MasterCard Uses a Command Center to Track Its Marketing Spend

Photo: Courtesy of ­MasterCard

For hours each day, members of MasterCard’s (MA) marketing team huddle in an open-plan office and watch money disappear before their very eyes.

Not literally, of course. At the company’s Purchase, N.Y., headquarters, product managers gaze at a 40-foot display that broadcasts feeds, visualizations, and performance metrics for more than 60 markets. When they want to dive deeper into the data, they retreat to Insights Alley, a clutch of casual lounges with 55-inch touch screens. And when they want to watch narratives unfold, they visit the Real-Time Marketing Lab, where eight more displays—nearly an entire wall’s worth—highlight trending stories from services like NewsWhip’s Spike and analysis from sources such as Prime Research.

The official name of this elaborate array of tools, as well as the space in which they’re housed, is the Conversation Suite. MasterCard began the experiment four years ago to create a “single source of truth” for optimizing its multimillion-dollar advertising budget. (The company doesn’t disclose the amount, but estimates put annual global spending at around $250 million.)

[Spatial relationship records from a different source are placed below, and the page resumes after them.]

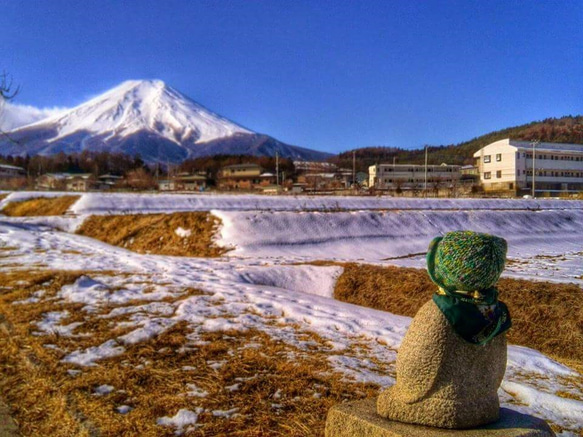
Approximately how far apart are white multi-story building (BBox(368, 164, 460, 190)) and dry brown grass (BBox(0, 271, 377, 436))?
64.7 metres

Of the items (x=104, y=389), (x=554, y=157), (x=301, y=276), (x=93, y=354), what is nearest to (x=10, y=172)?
(x=554, y=157)

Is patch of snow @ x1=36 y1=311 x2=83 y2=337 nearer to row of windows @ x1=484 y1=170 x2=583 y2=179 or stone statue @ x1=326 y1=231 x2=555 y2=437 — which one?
stone statue @ x1=326 y1=231 x2=555 y2=437

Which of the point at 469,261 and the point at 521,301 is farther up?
the point at 469,261

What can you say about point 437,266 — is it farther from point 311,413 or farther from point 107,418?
point 107,418

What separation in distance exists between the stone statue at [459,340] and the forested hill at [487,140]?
2590 inches

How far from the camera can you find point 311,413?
150 inches

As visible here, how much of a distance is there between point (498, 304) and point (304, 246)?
15.0 metres

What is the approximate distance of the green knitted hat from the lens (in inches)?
95.0

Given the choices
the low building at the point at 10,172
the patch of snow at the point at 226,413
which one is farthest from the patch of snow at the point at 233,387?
the low building at the point at 10,172

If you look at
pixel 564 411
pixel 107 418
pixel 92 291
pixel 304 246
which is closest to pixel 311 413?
pixel 107 418

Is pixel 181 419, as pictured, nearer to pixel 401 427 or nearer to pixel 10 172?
pixel 401 427

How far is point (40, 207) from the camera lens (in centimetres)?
3053

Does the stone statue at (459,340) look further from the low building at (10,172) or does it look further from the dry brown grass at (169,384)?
the low building at (10,172)

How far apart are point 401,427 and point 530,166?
6226cm
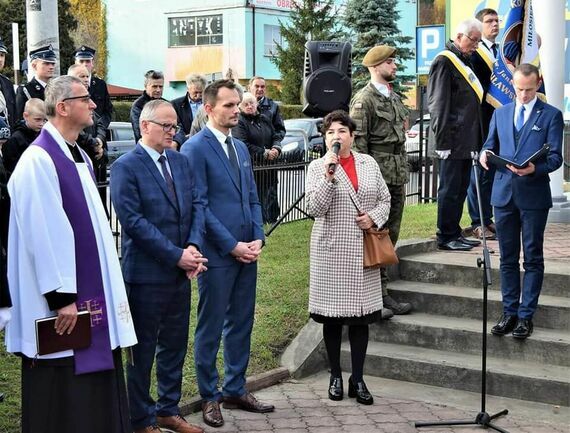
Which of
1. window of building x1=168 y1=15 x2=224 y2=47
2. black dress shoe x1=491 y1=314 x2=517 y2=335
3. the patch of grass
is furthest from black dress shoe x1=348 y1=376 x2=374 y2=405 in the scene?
window of building x1=168 y1=15 x2=224 y2=47

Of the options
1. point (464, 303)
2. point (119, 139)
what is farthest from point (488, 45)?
point (119, 139)

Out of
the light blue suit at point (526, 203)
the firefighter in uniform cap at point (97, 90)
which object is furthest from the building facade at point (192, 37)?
the light blue suit at point (526, 203)

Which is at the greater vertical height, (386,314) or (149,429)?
(386,314)

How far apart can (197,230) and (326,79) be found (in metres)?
4.60

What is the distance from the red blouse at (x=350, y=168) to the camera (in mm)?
6391

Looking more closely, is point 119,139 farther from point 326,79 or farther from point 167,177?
point 167,177

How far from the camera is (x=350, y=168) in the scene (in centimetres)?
644

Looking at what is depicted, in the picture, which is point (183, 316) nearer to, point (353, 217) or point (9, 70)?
point (353, 217)

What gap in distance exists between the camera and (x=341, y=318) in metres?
6.34

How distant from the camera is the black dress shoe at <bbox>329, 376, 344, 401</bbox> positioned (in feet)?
21.2

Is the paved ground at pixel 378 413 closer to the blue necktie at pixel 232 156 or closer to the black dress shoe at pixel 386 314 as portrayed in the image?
the black dress shoe at pixel 386 314

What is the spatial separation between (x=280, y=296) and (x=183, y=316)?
2.47 metres

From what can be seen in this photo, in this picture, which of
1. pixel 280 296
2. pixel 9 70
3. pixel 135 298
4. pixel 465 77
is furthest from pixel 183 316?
pixel 9 70

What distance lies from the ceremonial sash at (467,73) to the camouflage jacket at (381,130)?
48.8 inches
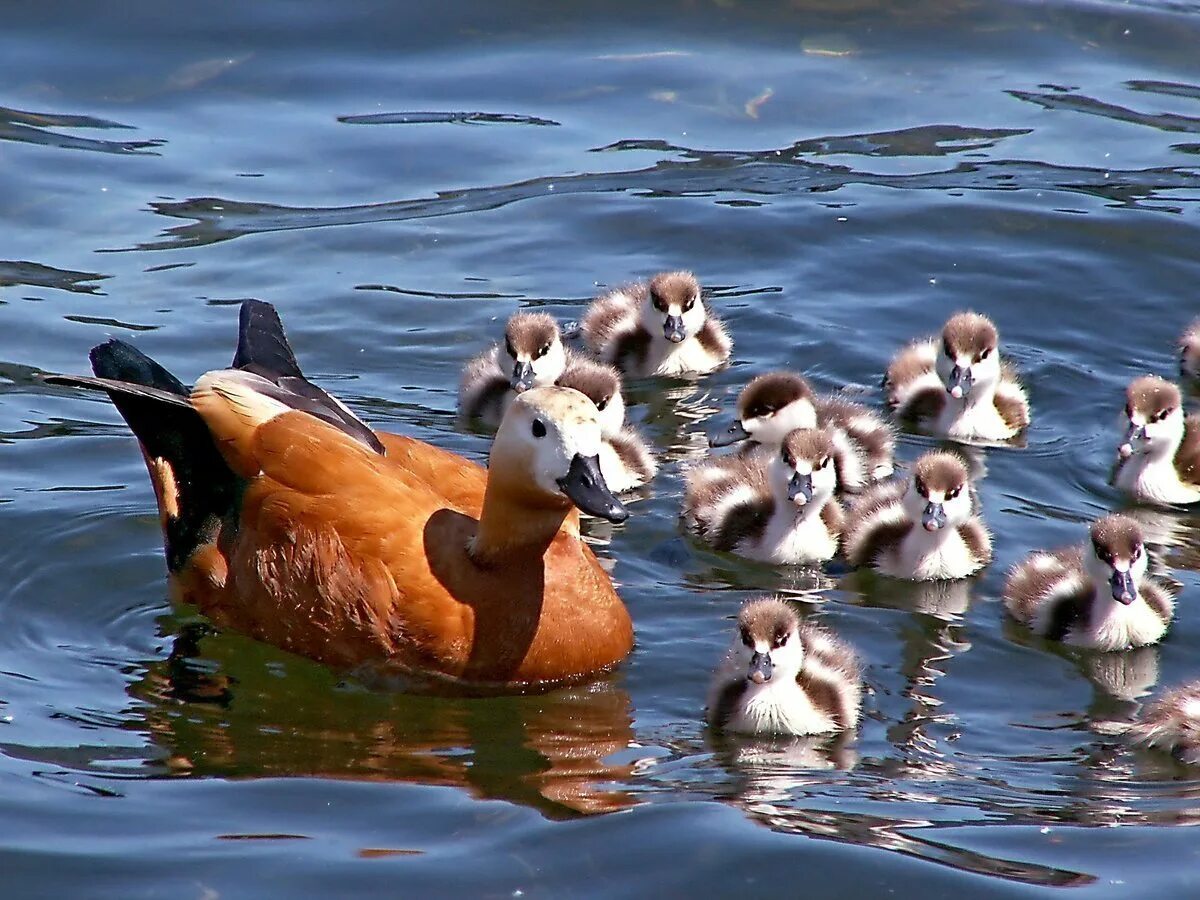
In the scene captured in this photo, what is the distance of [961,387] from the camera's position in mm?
8406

MasterCard’s marketing team says the hub gives it better access to data without having to coax reports out of its advertising partners, which enables it to act more quickly. The suite also reveals which messages are most effective, helping the team avoid spending money to create videos, slogans, or images that aren’t working. (Software from fast-rising startups Percolate and Domo powers the system.)

“One of the biggest benefits of these emerging technologies is the opportunity for brands to shift from storytelling to storymaking,” says Raja Rajamannar, MasterCard’s chief marketing officer. “To evolve from passive engagements to more active and meaningful ones.”

The idea of a command center to track marketing spending in real time is still novel, though other Fortune 500 companies (Cisco (CSCO), PepsiCo (PEP), Salesforce (CRM)) have experimented with it. The suite has already paid dividends for MasterCard: During the 2015 Rugby World Cup, it discovered that its Apple Pay (AAPL) promotions were reaching more prospects on social media than on the web and diverted funds accordingly.

With such technology “we don’t need a statistician to help us analyze data,” Rajamannar says. Indeed—just their own two eyes.

A version of this article appears in the February 1, 2016 issue of Fortune with the headline “Show and Tell.”